Well I feel lucky to have found you after weeks of not knowing why my fish were dying and no fish store were helpful I found out about Cycling through your forum, it was successful and now we have happy semi agreesive fishies!

Now my question to you is bottom feeders, we purchased one I don't know the name of it but dark color in which sticks its mouth on everything possible. Well he wasn't eating hiding and died 4 days later. The fish store sold me food that dropped to the bottom but the other fish were getting to it first and I didn't see that he was even trying to eat, he looked depressed, I'd like to get another one or maybe two but I want you'r opinion. What did I do wrong did we not have enough algae? and maybe he just doesn't belong with the type of fish I got, please help.*c/p*


----------



## susankat (Nov 15, 2008)

What size tank? how long has it been running. Most plecos if that is what you had gotten prefer wood and supplemental feeding.


----------



## SMOOOZZZ (Sep 24, 2012)

its a 30 gallon tank and its been running for about 7 weeks


----------



## Gizmo (Dec 6, 2010)

Chinese and siamese algae eaters are great bottom feeders for semi-aggressive tanks, as they themselves are also semi-aggressive.


----------



## susankat (Nov 15, 2008)

What kind of store did you get them from? Lfs or Lps? If it was a store like petco or petsmart, its not unusual to get them that are weak from mass production, shipping or just plain sick from all the handling they go through.

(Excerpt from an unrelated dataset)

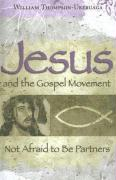 Jesus and the Gospel Movement: Not Afraid to Be Partners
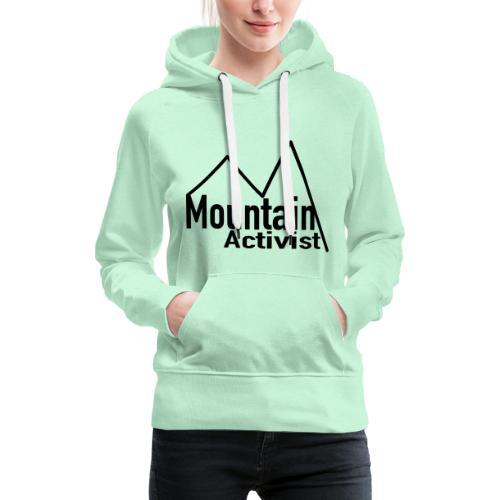 Mountain Activist - Frauen Premium Hoodie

If they were common plecos, even one would end up to big for your tank. Healthy plecos should start eating within a couple of days of adding to the tank. In a tank that size I would look into either bristlnose plecos or SAE's for algae control. Or even a couple of mystery snails. Make sure they are acclimated right. If there is a difference in ph and such from the place you get them from to your water that can also cause fish to die. Learn to drip acclimate. There is a sticky on it here on this forum.


----------



## rift lake (Nov 8, 2012)

I add one green wafer every other night after the lights go off for additional food for the pleco, since my fish are all carnivores. And add some driftwood to graze on


----------



## Donald Hansen (Jan 21, 2011)

As was said it sounds like you had a Pleco, short for Plecostomus. If you would like to find out more about them and other algae eaters look in the Thread "What Algae Eater Is Right For You? Look Inside!" which is in this Forum, fifth from the top. Listen to what Susankat and others have to say and you can't go wrong.

DLH


----------



## ovoxo_mik3 (Dec 3, 2012)

SMOOOZZZ said:


> Hi All,
> 
> Well I feel lucky to have found you after weeks of not knowing why my fish were dying and no fish store were helpful I found out about Cycling through your forum, it was successful and now we have happy semi agreesive fishies!
> 
> Now my question to you is bottom feeders, we purchased one I don't know the name of it but dark color in which sticks its mouth on everything possible. Well he wasn't eating hiding and died 4 days later. The fish store sold me food that dropped to the bottom but the other fish were getting to it first and I didn't see that he was even trying to eat, he looked depressed, I'd like to get another one or maybe two but I want you'r opinion. What did I do wrong did we not have enough algae? and maybe he just doesn't belong with the type of fish I got, please help.*c/p*


What I would suggest is throwing in a few algae wafers every day or so. That usually guarantees that they will have something to eat.


----------



## rtmaston (Jul 14, 2012)

I agre it is a Plecostomus and like the other post said throw a algae tablet in every couple days.


----------



## jrman83 (Jul 9, 2010)

You can't just throw in wafers and be done with it. Wafers can make a mess in your tank if they are not being eaten and they do not need them but every few days, not every day. Just be careful with them.


----------